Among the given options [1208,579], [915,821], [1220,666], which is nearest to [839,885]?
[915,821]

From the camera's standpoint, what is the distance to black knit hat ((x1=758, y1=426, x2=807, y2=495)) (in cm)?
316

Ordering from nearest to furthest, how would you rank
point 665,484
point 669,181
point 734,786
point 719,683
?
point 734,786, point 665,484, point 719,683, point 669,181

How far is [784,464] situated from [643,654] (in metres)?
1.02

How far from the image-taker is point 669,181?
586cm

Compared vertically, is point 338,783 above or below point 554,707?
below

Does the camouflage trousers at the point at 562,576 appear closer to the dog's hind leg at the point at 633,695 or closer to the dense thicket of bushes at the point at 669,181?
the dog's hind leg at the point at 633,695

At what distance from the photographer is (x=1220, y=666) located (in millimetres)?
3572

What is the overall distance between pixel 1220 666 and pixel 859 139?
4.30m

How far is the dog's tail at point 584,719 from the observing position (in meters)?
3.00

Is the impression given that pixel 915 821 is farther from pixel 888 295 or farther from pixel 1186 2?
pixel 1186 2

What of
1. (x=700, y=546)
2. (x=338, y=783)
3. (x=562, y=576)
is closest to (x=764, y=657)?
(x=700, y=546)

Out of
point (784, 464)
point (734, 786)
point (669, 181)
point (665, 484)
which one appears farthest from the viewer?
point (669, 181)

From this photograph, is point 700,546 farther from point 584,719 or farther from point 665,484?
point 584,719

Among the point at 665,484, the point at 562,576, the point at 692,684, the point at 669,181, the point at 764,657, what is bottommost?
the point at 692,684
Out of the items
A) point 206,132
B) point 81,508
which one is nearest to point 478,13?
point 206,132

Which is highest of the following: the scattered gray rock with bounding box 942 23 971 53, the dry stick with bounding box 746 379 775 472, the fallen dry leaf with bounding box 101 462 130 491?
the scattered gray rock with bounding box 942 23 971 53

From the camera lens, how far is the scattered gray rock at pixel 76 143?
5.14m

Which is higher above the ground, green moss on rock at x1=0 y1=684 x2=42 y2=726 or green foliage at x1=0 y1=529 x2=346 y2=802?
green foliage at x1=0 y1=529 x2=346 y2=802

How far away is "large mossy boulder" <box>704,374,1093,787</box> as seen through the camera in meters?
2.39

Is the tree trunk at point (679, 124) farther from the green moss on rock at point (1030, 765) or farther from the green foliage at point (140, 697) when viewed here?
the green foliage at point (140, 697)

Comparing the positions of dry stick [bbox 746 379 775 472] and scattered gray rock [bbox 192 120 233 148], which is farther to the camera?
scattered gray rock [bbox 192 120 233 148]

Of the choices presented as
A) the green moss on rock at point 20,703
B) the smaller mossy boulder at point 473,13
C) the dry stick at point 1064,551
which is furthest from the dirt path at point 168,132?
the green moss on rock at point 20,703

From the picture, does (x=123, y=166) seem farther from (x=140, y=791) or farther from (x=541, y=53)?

===============

**Exercise task**
Edit the rows above by replacing "camouflage trousers" with "camouflage pants" and keep every other line unchanged.

**Full output**
Among the given options [1208,579], [915,821], [1220,666], which is nearest to [839,885]?
[915,821]

From the camera's standpoint, what is the distance to black knit hat ((x1=758, y1=426, x2=807, y2=495)) (in cm)?
316

Ordering from nearest to furthest, how would you rank
point 665,484
point 669,181
point 734,786
point 719,683
?
point 734,786, point 665,484, point 719,683, point 669,181

How far is [784,464] situated from [643,654] (in metres)?
1.02

How far from the image-taker is point 669,181?
586cm

Compared vertically, is point 338,783 above or below point 554,707?
below

Does the camouflage pants at the point at 562,576 appear closer to the dog's hind leg at the point at 633,695 or closer to the dense thicket of bushes at the point at 669,181?
the dog's hind leg at the point at 633,695

At what distance from the photographer is (x=1220, y=666) located (in millimetres)?
3572

What is the overall distance between pixel 1220 666 and pixel 859 139?
4.30m

How far is the dog's tail at point 584,719 from the observing position (in meters)?
3.00

Is the impression given that pixel 915 821 is farther from pixel 888 295 or farther from pixel 1186 2?
pixel 1186 2

What of
1. (x=700, y=546)
2. (x=338, y=783)
3. (x=562, y=576)
is closest to (x=764, y=657)?
(x=700, y=546)

Out of
point (784, 464)
point (734, 786)
point (669, 181)
point (665, 484)
which one appears farthest from the viewer?
point (669, 181)

From this photograph, is point 700,546 farther from point 584,719 or farther from point 665,484?
point 584,719

Among the point at 665,484, the point at 562,576, the point at 692,684, the point at 669,181, the point at 764,657, what is bottommost?
the point at 692,684
Out of the items
A) point 206,132
B) point 81,508
which one is nearest to point 478,13?
point 206,132

Which is highest of the following: the scattered gray rock with bounding box 942 23 971 53, the dry stick with bounding box 746 379 775 472, the fallen dry leaf with bounding box 101 462 130 491?
the scattered gray rock with bounding box 942 23 971 53

From the camera lens, how far is the scattered gray rock at pixel 76 143?
5.14m

Which is higher above the ground, green moss on rock at x1=0 y1=684 x2=42 y2=726 or green foliage at x1=0 y1=529 x2=346 y2=802?
green foliage at x1=0 y1=529 x2=346 y2=802

How far away is "large mossy boulder" <box>704,374,1093,787</box> as seen through the camera in meters?
2.39

Is the tree trunk at point (679, 124) farther from the green moss on rock at point (1030, 765) or farther from the green foliage at point (140, 697) when viewed here?
the green foliage at point (140, 697)

Comparing the positions of dry stick [bbox 746 379 775 472] and scattered gray rock [bbox 192 120 233 148], which is farther to the camera?
scattered gray rock [bbox 192 120 233 148]

Of the choices presented as
A) the green moss on rock at point 20,703
B) the smaller mossy boulder at point 473,13
C) the dry stick at point 1064,551
which is furthest from the dirt path at point 168,132?
the green moss on rock at point 20,703

From the picture, does (x=123, y=166) seem farther from (x=140, y=791) or farther from (x=541, y=53)?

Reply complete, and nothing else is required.